If you think I'm going through too many stories (and there are more to come), I assure you that I am trying to keep it to a minimum. I would have liked to explain what the story A Race to the South Sea! actually is. Essentially, Scrooge's plane crashes in the middle of the Pacific, and both Donald and Gladstone race out there to be the one to find a rescue Scrooge, hoping that it will make them Scrooge's favourite nephew, and so make them become the heir to Scrooge's vast fortune.

Now, because of his luck, Gladstone, wins of course, arriving first, only to discover that Scrooge is having a nice time with the natives on this remote island and that he deliberately crashed his plane just so that he could have a nice vacation. He is now terribly annoyed that Gladstone showed up to disturb him, and that while he was going to split his fortune between Gladstone and Donald equally, because Gladstone (whom Scrooge reminds him is not actually related to him by blood) has gone and ruined his vacation, he intends to blot out Gladstone's name from the will so Donald will inherit everything.

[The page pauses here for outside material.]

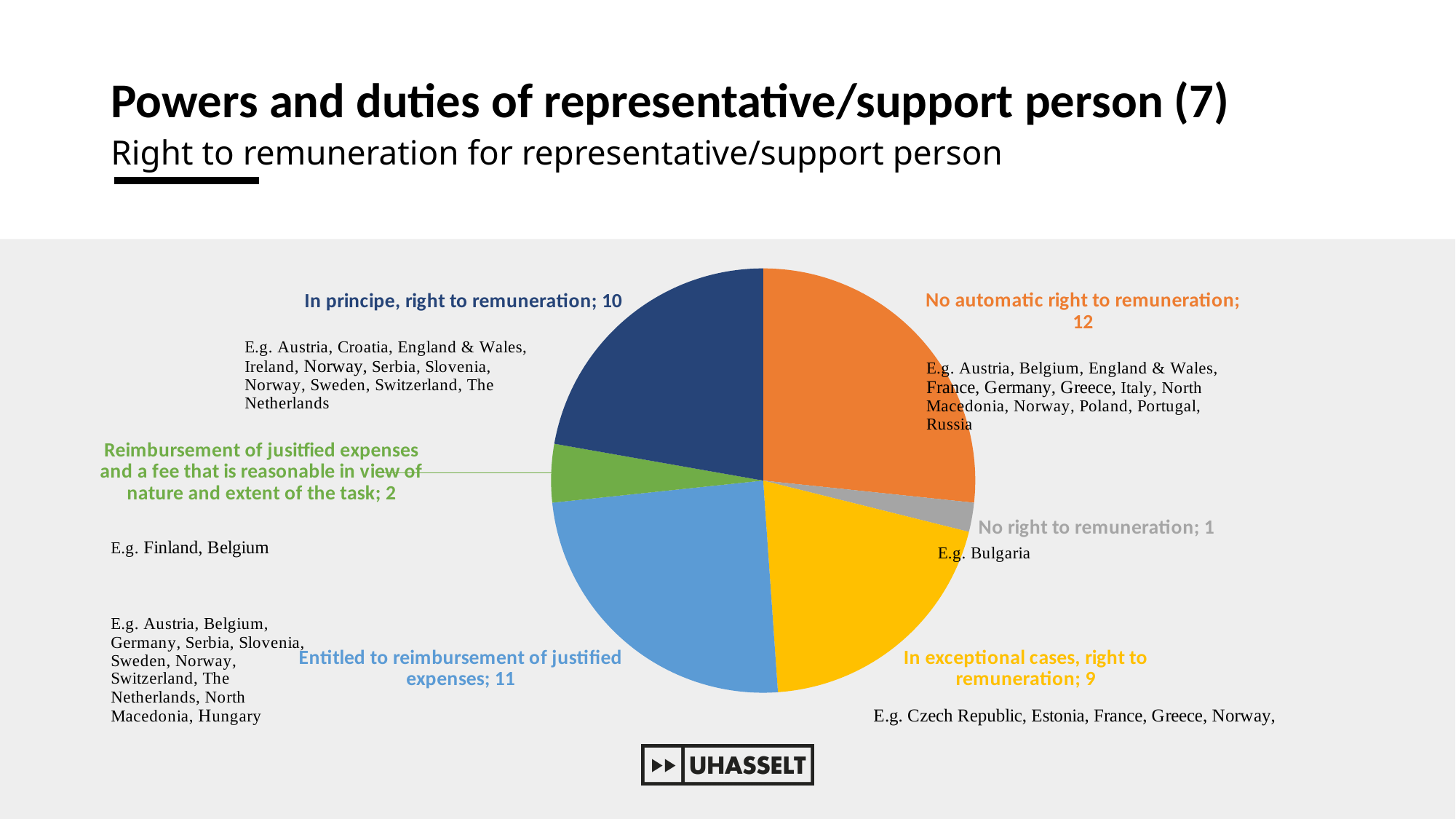
What is the difference between the values for "No automatic right to remuneration" and "In principe, right to remuneration"? 2 What is the value for "No right to remuneration"? 1 What is the value for "No automatic right to remuneration"? 12 Which country is given as the example for "No right to remuneration"? Bulgaria How many slices does the pie chart have? 6 What is the value for "Entitled to reimbursement of justified expenses"? 11 What kind of chart is shown on the slide? Pie chart Which category has the smallest slice of the pie? No right to remuneration Which category has the largest slice of the pie? No automatic right to remuneration Which is larger: "Entitled to reimbursement of justified expenses" or "In exceptional cases, right to remuneration"? Entitled to reimbursement of justified expenses What share of the pie does "In exceptional cases, right to remuneration" represent? 20% What is the value for "In exceptional cases, right to remuneration"? 9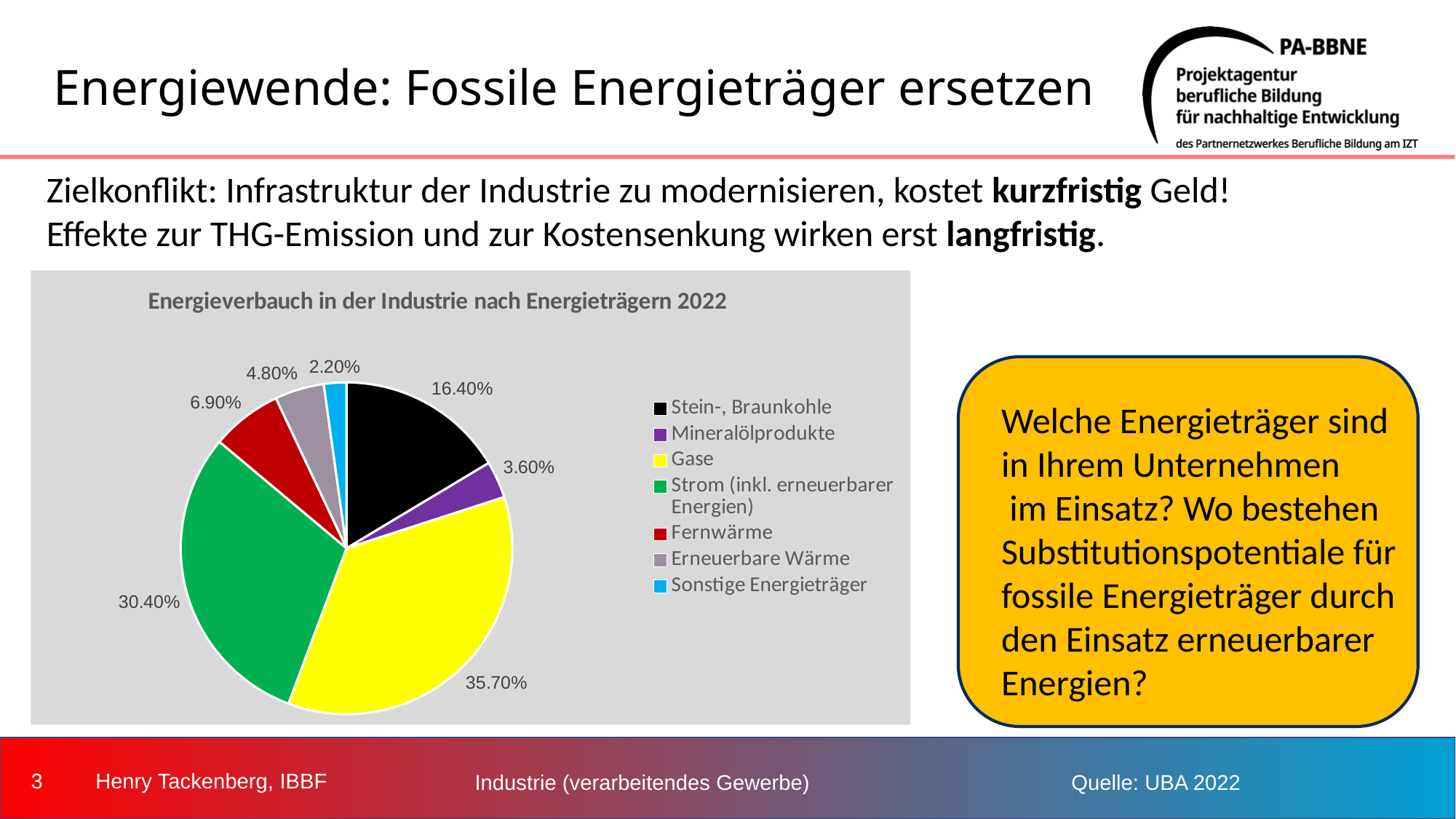
What share of the pie does Stein-, Braunkohle have? 16.40% What is the title of the chart? Energieverbauch in der Industrie nach Energieträgern 2022 Which has the larger share, Erneuerbare Wärme or Mineralölprodukte? Erneuerbare Wärme How many categories does the legend list? 7 What share of the pie does Sonstige Energieträger have? 2.20% Which energy source has the smallest share of the pie? Sonstige Energieträger What share of the pie does Fernwärme have? 6.90% What is the difference between the shares of Gase and Strom (inkl. erneuerbarer Energien)? 5.30% What kind of chart is shown on the slide? pie chart Which energy source has the largest share of the pie? Gase What share of the pie does Gase have? 35.70% What share of the pie does Strom (inkl. erneuerbarer Energien) have? 30.40%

(Of course, in a later Barks story, Donald also gets expunged from the will, with Huey, Dewey, and Louie being named Scrooge's principal heirs.)

What I love about the story is that it essentially features the richest man in the world faking his death just so he can have two weeks' vacation.
 
Something I wanted to mention also in the article, but didn't really feel I could fit in suitably had to do with Carl Barks' political views. Barks was very right-wing--one commentator at one point described him as being slightly to the right of Ayn Rand--and this clearly comes through in some of his stories. In the 1970s when Allende was still in power, there were these two Chilean authors who even wrote a book entitled How To Read Donald Duck, wherein they stipulated that the very clear capitalist message of Uncle Scrooge stories that was then being published in Europe and South America was a deliberate propaganda move by Disney, and that it all was very calculated and everything.

The guy who translated the book into English, however, wanted to write a preface, and in his research, he decided to pay Carl Barks a visit and request an interview, which Barks agreed to. The translator was somewhat shocked to learn that Disney had actually excerted very little editorial control over Duck comics artists, and that the capitalist message in the stories were Carl Barks' own, and not something he was instructed to put in his stories by people higher up. Barks was furthermore very surprised to learn that his stories were being translated and published abroad, since nobody had ever told him.

Consequently, the preface to the English-version ended up basically reading, "Yeah, so, the central thesis of this entire book is wrong."